Kaynak:
■ ■ ■ ■

Yolculuk yaparken gece olunca bir mağaraya sığınan, fakat yuvarlanan bir taşın mağaranın ağzını kapatmasıyla içeride mahsur kalan üç adam bir kısım iyiliklerini yad ederek Allah’a duâ etmişler. Birisi bir işveren olarak çalıştırdığı, fakat ücretini almadan giden bir işçisinin parasıyla koyun aldığını, koyunun zamanla çoğalarak koca bir sürü hâline geldiğini, uzun bir süre geçtikten sonra adamın çıkıp geldiğini, ücretini istediğini, sürüyü gösterip, “İşte bunlar senin ücretin! Çoğalıp bu hâle geldi” diye teslim ettiğini, bunun üzerine mağaranın kapağındaki taşın aralandığını, üçünün de duâsıyla tamamen açılıp kurtulduklarını1 biliyoruz.

■ ■ ■ ■

Veriler:
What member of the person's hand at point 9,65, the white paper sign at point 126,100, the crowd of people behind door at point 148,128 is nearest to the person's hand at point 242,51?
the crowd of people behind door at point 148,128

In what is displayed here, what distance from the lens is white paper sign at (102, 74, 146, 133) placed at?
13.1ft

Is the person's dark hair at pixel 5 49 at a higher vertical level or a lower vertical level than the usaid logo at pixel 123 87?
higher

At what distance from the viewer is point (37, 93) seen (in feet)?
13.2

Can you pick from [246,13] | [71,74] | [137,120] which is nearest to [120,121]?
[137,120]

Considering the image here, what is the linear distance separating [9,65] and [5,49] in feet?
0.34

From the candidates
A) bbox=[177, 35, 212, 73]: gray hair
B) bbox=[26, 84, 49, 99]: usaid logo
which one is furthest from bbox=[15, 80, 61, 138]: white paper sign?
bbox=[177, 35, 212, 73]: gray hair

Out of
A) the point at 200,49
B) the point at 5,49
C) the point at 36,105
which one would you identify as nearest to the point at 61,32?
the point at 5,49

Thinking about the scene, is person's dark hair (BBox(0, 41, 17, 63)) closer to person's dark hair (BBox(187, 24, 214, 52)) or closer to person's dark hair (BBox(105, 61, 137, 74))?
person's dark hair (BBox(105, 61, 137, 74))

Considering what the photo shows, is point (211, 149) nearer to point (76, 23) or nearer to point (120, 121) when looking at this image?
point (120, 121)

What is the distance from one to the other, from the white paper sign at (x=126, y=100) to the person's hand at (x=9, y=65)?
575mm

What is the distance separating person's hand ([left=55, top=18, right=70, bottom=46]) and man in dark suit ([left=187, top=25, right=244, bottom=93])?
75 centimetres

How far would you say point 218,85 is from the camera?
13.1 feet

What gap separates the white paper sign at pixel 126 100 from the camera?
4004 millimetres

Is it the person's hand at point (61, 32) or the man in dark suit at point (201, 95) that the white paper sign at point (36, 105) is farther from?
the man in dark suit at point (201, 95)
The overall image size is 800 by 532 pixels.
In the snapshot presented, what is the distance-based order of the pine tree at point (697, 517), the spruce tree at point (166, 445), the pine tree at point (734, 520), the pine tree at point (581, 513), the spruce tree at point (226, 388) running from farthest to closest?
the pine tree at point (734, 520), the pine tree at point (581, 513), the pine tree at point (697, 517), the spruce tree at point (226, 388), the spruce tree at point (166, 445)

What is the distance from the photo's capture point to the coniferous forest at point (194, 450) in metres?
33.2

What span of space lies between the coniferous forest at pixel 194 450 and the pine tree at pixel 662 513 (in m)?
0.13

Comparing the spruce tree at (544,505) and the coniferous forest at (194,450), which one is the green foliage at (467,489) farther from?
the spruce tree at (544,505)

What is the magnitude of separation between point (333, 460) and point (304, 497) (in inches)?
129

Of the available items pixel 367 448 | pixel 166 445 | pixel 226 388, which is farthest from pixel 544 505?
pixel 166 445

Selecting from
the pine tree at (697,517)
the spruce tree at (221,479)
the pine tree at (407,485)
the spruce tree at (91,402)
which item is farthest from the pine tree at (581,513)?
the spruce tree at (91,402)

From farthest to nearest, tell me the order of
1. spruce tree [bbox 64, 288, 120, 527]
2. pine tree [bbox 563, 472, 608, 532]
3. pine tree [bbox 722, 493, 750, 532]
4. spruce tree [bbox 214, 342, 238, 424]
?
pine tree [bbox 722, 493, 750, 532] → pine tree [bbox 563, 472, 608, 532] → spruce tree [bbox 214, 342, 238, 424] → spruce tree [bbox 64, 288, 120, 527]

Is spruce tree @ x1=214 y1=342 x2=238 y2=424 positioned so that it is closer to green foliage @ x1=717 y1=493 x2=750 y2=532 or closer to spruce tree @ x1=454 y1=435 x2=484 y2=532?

■ ■ ■ ■

Görev koşulları:
[1] Metindeki şu cümleyi İngilizceye çevirin: “Yolculuk yaparken gece olunca bir mağaraya sığınan, fakat yuvarlanan bir taşın mağaranın ağzını kapatmasıyla içeride mahsur kalan üç adam bir kısım iyiliklerini yad ederek Allah’a duâ etmişler.”
[2] Satırlarda “From farthest to nearest, tell” geçen satırdan satırların sonuna kadar olan kısmı, iki ucu da dahil olmak üzere, hiçbir şeyini değiştirmeden aynen yazın.
Metin ile satırlar arasında hiçbir bağlantı yok.

Cevaplar:
[1] Three men who took shelter in a cave when night fell while they were traveling, but who became trapped inside when a rolling stone closed the mouth of the cave, prayed to Allah, recalling some of their good deeds.

[2]
From farthest to nearest, tell me the order of
1. spruce tree [bbox 64, 288, 120, 527]
2. pine tree [bbox 563, 472, 608, 532]
3. pine tree [bbox 722, 493, 750, 532]
4. spruce tree [bbox 214, 342, 238, 424]
?
pine tree [bbox 722, 493, 750, 532] → pine tree [bbox 563, 472, 608, 532] → spruce tree [bbox 214, 342, 238, 424] → spruce tree [bbox 64, 288, 120, 527]

Is spruce tree @ x1=214 y1=342 x2=238 y2=424 positioned so that it is closer to green foliage @ x1=717 y1=493 x2=750 y2=532 or closer to spruce tree @ x1=454 y1=435 x2=484 y2=532?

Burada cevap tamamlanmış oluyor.